节选文段 ::
————————

Flink StreamingFileSink未将数据写入AWS S3

时间:2020-01-20 02:32:37

标签: apache-flink flink-streaming

我有一个表示数据流的集合,并测试StreamingFileSink将流写入S3。程序运行成功,但是给定的S3路径中没有数据。

    public class S3Sink {

    public static void main(String args[]) throws Exception {
        StreamExecutionEnvironment see = StreamExecutionEnvironment.getExecutionEnvironment();
        see.enableCheckpointing(100);

        List<String> input = new ArrayList<>();
        input.add("test");

        DataStream<String> inputStream = see.fromCollection(input);

        RollingPolicy<Object, String> rollingPolicy = new CustomRollingPolicy();

        StreamingFileSink s3Sink = StreamingFileSink.
                forRowFormat(new Path("<S3 Path>"),
                new SimpleStringEncoder<>("UTF-8"))
                .withRollingPolicy(rollingPolicy)
                .build();


        inputStream.addSink(s3Sink);

        see.execute();
    }
}

也启用了检查点。关于为什么Sink不能按预期工作的任何想法?

更新: 根据David的回答,创建了自定义源,该源连续生成随机字符串,我希望Checkpointing在配置间隔后触发,以将数据写入S3。

public class S3SinkCustom {

    public static void main(String args[]) throws Exception {
        StreamExecutionEnvironment see = StreamExecutionEnvironment.getExecutionEnvironment();
        see.enableCheckpointing(1000);

        DataStream<String> inputStream = see.addSource(new CustomSource());

        RollingPolicy<Object, String> rollingPolicy = new CustomRollingPolicy();

        StreamingFileSink s3Sink = StreamingFileSink.
                forRowFormat(new Path("s3://mybucket/data/"),
                new SimpleStringEncoder<>("UTF-8"))

————————

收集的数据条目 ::
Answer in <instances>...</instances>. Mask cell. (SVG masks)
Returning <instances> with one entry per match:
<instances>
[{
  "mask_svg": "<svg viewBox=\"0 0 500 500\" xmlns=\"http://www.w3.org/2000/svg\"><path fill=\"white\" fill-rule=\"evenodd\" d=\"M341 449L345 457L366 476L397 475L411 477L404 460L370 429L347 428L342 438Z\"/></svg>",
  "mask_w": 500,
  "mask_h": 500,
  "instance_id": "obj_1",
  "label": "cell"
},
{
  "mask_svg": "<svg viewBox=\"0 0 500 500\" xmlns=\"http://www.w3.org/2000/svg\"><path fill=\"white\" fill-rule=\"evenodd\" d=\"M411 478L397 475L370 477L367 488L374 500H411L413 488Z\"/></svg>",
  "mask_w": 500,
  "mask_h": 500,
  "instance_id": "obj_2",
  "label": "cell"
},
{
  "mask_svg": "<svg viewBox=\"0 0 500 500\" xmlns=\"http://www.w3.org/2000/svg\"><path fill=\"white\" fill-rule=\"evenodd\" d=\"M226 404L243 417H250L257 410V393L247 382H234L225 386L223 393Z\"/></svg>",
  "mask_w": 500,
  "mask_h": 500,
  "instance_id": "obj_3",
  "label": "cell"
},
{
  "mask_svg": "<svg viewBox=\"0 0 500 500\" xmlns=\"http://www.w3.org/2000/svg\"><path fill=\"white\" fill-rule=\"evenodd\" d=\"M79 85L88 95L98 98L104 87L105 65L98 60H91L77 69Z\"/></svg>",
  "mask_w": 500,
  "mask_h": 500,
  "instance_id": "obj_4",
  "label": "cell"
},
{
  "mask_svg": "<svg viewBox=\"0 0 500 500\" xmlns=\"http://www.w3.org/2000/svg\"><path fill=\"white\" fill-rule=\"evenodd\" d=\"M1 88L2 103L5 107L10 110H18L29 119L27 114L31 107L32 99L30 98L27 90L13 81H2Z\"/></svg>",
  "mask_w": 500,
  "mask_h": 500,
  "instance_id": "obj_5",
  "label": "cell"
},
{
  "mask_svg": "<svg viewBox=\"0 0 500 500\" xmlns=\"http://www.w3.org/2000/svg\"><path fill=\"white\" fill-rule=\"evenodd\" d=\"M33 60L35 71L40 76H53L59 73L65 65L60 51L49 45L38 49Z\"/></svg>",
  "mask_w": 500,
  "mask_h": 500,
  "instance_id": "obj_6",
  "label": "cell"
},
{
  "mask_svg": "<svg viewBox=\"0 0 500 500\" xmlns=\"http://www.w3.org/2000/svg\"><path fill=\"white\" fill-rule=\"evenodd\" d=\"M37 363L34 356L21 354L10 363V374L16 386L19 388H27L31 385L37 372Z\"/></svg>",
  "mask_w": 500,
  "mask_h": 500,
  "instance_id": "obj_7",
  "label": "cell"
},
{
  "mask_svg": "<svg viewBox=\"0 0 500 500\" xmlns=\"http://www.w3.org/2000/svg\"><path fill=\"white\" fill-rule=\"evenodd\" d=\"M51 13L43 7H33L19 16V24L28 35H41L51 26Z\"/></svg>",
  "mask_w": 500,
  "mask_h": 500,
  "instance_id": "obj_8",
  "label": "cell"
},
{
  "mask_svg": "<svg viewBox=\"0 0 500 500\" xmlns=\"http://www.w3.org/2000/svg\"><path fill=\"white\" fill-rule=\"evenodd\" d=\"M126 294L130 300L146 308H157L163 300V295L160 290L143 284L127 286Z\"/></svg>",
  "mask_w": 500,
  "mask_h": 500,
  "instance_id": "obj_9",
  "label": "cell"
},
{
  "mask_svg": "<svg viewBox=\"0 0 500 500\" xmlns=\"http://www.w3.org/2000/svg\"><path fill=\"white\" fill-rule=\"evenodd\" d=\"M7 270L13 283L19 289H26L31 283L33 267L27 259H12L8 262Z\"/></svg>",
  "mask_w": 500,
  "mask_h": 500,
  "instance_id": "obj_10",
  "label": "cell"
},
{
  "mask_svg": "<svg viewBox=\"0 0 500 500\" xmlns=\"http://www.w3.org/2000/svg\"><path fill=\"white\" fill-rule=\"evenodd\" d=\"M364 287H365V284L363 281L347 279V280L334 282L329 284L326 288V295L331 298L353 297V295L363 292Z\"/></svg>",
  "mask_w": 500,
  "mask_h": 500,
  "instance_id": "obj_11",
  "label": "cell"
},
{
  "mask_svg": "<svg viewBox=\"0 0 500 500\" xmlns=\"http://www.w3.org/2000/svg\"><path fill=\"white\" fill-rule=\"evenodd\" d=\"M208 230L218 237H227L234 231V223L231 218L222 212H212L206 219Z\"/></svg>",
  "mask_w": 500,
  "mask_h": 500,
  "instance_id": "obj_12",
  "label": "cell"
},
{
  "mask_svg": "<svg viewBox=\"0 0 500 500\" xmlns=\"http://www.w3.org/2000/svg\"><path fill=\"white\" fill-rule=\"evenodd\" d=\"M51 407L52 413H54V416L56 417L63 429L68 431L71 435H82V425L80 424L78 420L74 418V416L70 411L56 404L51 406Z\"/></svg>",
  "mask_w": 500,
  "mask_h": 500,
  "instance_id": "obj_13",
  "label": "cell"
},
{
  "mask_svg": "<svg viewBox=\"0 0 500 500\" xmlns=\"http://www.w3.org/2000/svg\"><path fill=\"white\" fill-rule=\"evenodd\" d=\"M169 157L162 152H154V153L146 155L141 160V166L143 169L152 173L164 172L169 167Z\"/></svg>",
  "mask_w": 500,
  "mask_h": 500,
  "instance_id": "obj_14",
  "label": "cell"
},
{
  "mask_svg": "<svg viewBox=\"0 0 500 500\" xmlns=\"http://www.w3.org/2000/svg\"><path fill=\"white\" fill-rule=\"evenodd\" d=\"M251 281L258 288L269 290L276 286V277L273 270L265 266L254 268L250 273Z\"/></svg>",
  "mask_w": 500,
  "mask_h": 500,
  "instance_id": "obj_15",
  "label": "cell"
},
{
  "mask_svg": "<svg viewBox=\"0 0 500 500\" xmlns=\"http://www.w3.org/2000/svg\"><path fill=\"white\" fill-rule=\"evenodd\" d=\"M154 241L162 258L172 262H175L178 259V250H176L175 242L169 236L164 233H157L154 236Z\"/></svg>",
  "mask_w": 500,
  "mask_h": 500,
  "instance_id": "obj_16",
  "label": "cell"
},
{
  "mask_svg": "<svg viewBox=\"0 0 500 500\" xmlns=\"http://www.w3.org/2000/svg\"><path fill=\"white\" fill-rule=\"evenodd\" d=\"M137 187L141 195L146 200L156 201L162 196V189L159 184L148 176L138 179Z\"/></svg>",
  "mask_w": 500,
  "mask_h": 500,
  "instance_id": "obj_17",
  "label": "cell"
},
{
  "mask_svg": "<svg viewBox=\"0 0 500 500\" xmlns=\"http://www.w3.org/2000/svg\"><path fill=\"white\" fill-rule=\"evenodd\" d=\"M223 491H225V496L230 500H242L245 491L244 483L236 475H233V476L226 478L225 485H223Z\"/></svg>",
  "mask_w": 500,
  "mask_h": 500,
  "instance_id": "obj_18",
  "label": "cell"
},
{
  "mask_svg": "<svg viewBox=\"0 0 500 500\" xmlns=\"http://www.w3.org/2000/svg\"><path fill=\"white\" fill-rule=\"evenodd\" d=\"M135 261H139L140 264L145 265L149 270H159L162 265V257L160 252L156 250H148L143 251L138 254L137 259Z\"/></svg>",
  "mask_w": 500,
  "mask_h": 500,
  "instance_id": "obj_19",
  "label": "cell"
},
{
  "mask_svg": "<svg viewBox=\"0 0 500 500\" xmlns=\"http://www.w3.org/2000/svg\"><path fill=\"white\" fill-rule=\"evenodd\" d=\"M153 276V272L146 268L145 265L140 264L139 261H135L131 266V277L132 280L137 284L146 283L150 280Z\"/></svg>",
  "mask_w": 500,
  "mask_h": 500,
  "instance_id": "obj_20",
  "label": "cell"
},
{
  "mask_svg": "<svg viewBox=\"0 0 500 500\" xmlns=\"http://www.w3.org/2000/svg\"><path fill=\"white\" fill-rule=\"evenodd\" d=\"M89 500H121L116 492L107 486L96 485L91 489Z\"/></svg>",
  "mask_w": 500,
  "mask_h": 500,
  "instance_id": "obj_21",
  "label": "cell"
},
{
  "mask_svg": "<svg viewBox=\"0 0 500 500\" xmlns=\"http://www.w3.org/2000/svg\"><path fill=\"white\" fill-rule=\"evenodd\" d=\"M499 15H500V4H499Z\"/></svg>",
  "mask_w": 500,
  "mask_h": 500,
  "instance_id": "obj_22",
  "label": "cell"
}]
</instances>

————————

任务说明 1 :: 用两句话概括这篇关于Flink StreamingFileSink的帖子。
任务说明 2 :: 请把关于Flink StreamingFileSink的帖子中从“Flink StreamingFileSink未将数据写入AWS S3”到“是给定的S3路径中没有数据。”的部分一字不差地抄写出来。
这些记录与关于Flink StreamingFileSink的帖子没有任何关联。

参考答案 1 :: 提问者用一个集合表示数据流，测试用StreamingFileSink把流写入S3，程序运行成功，也启用了检查点，但给定的S3路径中没有数据。根据David的回答，提问者创建了连续生成随机字符串的自定义源，希望检查点在配置的间隔后触发，将数据写入S3。

参考答案 2 ::
Flink StreamingFileSink未将数据写入AWS S3

时间:2020-01-20 02:32:37

标签: apache-flink flink-streaming

我有一个表示数据流的集合,并测试StreamingFileSink将流写入S3。程序运行成功,但是给定的S3路径中没有数据。